The LR-score

The LR-score was originally implemented to catch NMR structures that consist largely of unstructured loops with perhaps a few turns in the middle. In case of NMR studies, these structures do make a bit of sense as they teach us about natively unfolded proteins, but from a point of view of a homology modeller looking for a template, they are useless.

Why the name

This explains the name of the factor, a lone ranger/residue without contacts with orther rangers residues. Lone Residue ->  LR.

Implementation

The LR-score calculation follows a few steps:

  1. For all residues in a protein all residue-residue contacts are counted. No symmetry related molecules are taken into account here. Contacts are only calculated with residues that are five residues away in the sequence.
  2. In the resulting row of numbers that typically range from zero till around ten, all stretches of five or less zeros are removed by setting them to one.
  3. The total number of zeros left is divided by the total number of amino acids and multiplied by 100%.

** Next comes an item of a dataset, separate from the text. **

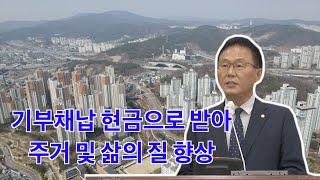 채명기 의원 '수원시 도시 및 주거환경정비 조례 현금 기부채납 조항 신설 촉구'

The resulting number falls between 0.0% and 100%. 100% is found for fully extended proteins or proteins that consist of just one long helix. I ran this ′algorithm′ over all Alphafold models for more than 20K human proteins, and made a primitive histogram of theese 20K LR-scores. The result seemed somewhat surprising. Almost half of all models seem to have a LR-score of 50% or worse...:

   0.000 -  10.000 (  698)    =====
  10.000 -  20.000 ( 3196)    =====================
  20.000 -  30.000 ( 4511)    ==============================
  30.000 -  40.000 ( 3464)    =======================
  40.000 -  50.000 ( 2432)    ================
  50.000 -  60.000 ( 1894)    =============
  60.000 -  70.000 ( 1467)    ==========
  70.000 -  80.000 ( 1459)    ==========
  80.000 -  90.000 ( 1548)    ==========
  90.000 - 100.000 ( 2081)    ==============

Worried that there was a bug, I ran the same algorithm over 10K randomly selected Xray PDB files and got:

   0.000 -  10.000 ( 9654)    ==============================
  10.000 -  20.000 ( 1054)    ===
  20.000 -  30.000 (   97)
  30.000 -  40.000 (   17)
  40.000 -  50.000 (   13)
  50.000 -  60.000 (    5)
  60.000 -  70.000 (    1) 3s4r
  70.000 -  80.000 (    3) 1fav 2ymk 4lh9
  80.000 -  90.000 (    0)
  90.000 - 100.000 (    1) 1nyh

I checked a few of the high (=bad) scoring PDB files:

So, nothing wrong with these files, but useless as modelling template, unless you want to model a close homolog.

The point is that 99% of the Xray PDB files score in the lower two bins, while for the Alphafold models this isn′t even 20%.